In other cases, where you want to tweak every last bit of quality out of your audio, then it’s time to layer on multiple instances of these modules with finer settings. As a quick experiment to see where this process could take me, I dove into the weeds with the following series of modules.
- Initial State
- Spectral De-noise
+3 dB Gain
- Voice De-noise
+2 dB Gain
- Dialogue De-reverb
+6 dB Gain
The last example will give you a good idea of what’s possible with a bit of patience:
After Applying 10 Stages of Processing
The end result is something that an interview podcast could publish with a fair bit of confidence, given the limitations of hasty field recording. It’s possible to get even cleaner with the application of specialty plug-ins like Zynaptiq UNCHIRP, which is specifically designed to do nothing but remove artifacts of overzealous MP3 compression—and which costs almost as much as RX 8 Standard to do that one thing. For most users, RX 8 has more than enough tools to handle the vast majority of dialogue cleanup tasks.
If you have RX 8 or RX 10 and you’d like to try these techniques for yourself, here is a copy of the .rxdoc file that I used, along with the embedded audio and all stages of processing in its history.
Feel free to try the various modules I’ve described, changing the settings and the order of operations to improve on my quick results. Also, be sure to try the RX 8 Repair Assistant! Its suggested module chains may or may not give better results than yours, but you can learn from its suggestions and add them to your toolbox.

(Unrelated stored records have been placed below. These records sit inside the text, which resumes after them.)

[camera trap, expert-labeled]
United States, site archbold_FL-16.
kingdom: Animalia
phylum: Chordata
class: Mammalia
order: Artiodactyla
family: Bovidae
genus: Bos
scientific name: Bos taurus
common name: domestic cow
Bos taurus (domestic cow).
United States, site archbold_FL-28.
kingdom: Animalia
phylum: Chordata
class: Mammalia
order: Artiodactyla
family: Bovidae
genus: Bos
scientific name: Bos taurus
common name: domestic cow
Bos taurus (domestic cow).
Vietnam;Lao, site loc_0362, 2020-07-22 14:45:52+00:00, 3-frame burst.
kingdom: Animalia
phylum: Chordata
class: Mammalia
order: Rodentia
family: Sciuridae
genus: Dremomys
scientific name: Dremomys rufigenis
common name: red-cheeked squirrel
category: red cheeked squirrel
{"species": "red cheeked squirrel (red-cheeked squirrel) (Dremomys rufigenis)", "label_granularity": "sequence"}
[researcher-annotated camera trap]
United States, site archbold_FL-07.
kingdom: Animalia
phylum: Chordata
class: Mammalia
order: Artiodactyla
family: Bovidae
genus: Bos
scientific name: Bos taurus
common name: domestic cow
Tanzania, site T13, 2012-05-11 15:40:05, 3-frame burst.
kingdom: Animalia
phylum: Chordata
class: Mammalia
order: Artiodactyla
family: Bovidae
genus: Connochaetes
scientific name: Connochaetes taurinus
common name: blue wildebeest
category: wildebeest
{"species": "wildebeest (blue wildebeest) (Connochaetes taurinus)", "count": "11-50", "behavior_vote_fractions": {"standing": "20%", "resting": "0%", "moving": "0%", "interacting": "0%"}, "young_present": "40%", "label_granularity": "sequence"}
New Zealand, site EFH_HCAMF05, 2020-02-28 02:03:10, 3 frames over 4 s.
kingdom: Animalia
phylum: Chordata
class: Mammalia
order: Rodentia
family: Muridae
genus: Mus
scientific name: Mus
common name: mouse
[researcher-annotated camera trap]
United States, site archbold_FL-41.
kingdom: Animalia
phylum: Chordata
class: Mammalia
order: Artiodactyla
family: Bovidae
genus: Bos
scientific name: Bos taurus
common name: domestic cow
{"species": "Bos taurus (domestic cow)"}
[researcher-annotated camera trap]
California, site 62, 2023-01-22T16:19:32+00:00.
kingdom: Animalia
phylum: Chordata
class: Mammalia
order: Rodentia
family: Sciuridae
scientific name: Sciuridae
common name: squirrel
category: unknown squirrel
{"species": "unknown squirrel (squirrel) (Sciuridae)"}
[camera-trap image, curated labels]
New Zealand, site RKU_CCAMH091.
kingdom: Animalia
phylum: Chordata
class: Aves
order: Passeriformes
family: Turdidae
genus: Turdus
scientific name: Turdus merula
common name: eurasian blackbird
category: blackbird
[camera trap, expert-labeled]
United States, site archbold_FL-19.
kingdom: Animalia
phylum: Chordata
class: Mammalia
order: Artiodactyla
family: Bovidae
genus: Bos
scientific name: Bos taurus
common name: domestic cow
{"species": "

Finally, keep in mind that compression can manifest differently in different audio files. As such, this project does not represent every scenario, nor every method of treatment. VoIP—voice over internet protocol—audio, for example, tends to lose high-end spectral content during the streaming and compression processes. This demands a tool like Spectral Recovery, which sources data from the rest of the audio file to replace these frequencies. All this is to say, be prepared to experiment with your audio repair from job to job.
When you need to repair a compressed or noisy interview, no one method will always do the trick. Practice on this and other files to learn strategies that can be applied flexibly, and you’ll be an interview repair whiz in no time.